The B2B marketplace stack in 2026
Enterprise buyers expect quotes, terms, and fulfillment—not just a cart. Here is how the commerce + fintech + logistics stack evolves when agents and embedded finance are table stakes.
Original article: Forbes Technology Council — The Components Of A B2B Marketplace Stack
This article expands on ideas I first published in Forbes Technology Council while leading a prior marketplace platform. The core thesis held; the execution layer moved faster than expected.
B2B marketplaces are not B2C with invoices attached. In 2022 I outlined stack components—catalog, negotiation, credit, fulfillment—that still hold. What shifted is speed: AI copilots draft RFP responses, embedded finance offers net terms at onboarding, and orchestration tools connect WMS and TMS without twelve-month SI projects.

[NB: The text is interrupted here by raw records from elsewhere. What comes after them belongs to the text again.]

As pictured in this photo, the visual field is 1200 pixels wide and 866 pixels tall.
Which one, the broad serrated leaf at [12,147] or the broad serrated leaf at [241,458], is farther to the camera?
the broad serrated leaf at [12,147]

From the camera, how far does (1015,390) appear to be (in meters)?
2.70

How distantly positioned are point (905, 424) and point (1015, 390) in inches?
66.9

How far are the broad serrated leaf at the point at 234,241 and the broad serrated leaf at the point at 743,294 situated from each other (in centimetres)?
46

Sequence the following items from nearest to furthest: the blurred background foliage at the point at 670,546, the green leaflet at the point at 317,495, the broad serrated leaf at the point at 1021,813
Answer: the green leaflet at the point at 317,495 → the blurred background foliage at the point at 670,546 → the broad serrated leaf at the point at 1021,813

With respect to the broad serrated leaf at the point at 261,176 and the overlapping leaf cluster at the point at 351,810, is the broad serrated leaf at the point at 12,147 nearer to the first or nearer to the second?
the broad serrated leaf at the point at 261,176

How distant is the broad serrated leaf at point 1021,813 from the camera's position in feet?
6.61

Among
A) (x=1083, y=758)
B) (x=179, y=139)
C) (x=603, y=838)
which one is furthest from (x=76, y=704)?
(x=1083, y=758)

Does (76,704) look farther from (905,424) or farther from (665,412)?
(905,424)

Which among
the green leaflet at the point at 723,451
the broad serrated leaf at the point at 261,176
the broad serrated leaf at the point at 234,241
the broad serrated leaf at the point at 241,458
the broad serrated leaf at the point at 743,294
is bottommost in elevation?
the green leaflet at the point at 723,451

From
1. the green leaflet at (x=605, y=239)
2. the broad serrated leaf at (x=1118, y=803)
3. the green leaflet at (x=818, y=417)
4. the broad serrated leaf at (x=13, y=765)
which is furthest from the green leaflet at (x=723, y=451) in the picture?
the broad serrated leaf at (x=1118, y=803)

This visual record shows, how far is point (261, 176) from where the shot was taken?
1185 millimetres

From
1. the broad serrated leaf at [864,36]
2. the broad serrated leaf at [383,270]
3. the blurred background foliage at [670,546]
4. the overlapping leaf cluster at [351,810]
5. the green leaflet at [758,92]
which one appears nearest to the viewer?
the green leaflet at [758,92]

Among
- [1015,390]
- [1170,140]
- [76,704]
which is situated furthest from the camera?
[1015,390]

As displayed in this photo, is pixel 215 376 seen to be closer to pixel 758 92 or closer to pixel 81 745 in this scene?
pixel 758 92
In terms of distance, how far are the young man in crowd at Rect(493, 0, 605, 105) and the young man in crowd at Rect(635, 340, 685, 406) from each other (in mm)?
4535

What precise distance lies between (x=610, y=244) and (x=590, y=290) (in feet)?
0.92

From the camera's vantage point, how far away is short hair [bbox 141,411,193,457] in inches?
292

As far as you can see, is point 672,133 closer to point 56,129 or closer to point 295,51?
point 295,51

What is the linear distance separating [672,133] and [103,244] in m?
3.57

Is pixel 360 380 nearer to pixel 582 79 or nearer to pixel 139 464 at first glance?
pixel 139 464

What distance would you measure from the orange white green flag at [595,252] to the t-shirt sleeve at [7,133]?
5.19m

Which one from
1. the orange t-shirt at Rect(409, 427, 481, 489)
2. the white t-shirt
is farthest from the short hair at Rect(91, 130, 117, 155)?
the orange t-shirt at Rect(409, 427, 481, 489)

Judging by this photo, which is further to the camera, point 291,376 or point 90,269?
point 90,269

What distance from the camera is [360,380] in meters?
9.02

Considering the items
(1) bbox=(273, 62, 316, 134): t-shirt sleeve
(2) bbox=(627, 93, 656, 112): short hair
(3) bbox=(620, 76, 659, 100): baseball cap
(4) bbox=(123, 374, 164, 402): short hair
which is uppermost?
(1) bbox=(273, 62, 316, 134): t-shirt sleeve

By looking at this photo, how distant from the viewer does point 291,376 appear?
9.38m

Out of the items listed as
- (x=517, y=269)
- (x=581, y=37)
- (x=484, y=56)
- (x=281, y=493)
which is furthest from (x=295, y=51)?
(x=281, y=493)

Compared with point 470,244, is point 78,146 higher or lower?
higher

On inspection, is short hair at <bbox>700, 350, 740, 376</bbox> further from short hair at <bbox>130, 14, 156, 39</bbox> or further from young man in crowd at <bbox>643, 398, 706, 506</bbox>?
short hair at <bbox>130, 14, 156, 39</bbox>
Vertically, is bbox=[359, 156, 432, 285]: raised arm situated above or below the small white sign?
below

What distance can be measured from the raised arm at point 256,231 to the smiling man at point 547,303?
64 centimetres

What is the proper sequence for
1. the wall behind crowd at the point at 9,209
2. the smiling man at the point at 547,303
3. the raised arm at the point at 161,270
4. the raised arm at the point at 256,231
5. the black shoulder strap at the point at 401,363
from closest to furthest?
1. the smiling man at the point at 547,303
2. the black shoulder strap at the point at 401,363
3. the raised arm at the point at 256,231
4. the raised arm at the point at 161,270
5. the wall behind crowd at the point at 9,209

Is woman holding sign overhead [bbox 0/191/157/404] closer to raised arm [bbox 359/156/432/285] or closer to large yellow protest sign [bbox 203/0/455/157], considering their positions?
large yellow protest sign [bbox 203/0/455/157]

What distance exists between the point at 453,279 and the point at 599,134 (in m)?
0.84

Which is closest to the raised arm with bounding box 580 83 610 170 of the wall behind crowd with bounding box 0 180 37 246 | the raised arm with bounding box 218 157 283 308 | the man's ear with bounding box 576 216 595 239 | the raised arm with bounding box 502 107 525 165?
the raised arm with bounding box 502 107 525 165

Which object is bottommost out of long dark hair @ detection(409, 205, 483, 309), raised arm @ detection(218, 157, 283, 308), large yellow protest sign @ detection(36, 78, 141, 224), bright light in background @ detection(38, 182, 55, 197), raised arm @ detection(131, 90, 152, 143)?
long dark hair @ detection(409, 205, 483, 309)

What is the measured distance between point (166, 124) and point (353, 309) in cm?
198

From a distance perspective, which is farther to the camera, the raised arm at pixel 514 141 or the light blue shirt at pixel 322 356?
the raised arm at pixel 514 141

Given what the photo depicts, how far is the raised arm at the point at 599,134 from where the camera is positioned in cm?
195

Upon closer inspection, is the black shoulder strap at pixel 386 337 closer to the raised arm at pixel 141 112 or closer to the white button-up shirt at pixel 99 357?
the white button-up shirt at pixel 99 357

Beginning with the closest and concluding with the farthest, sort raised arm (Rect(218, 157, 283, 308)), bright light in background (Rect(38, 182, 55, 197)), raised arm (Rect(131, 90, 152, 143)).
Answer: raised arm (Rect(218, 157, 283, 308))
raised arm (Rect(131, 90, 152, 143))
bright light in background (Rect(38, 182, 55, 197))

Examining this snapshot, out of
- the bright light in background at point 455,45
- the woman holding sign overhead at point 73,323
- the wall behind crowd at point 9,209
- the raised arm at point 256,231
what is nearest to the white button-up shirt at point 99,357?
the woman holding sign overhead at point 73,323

Stack components (updated)
- Identity and roles: Buyer orgs, seller orgs, delegated purchasing, approval chains
- Catalog and contract pricing: Not list price—customer-specific terms and volume breaks
- Order orchestration: Split shipments, partial fulfillments, backorders visible to both sides
- Financial layer: Credit limits, invoicing, factoring, and payout schedules tied to delivery proof
- Logistics visibility: ETA, ASN, and exception handling as first-class UI—not email threads
Agents in B2B (carefully)
The highest-ROI agent workflows I see: catalog enrichment, exception triage, and quote assembly. The lowest-ROI: autonomous negotiation without guardrails. Enterprise buyers want speed and accountability; black-box discounts destroy trust.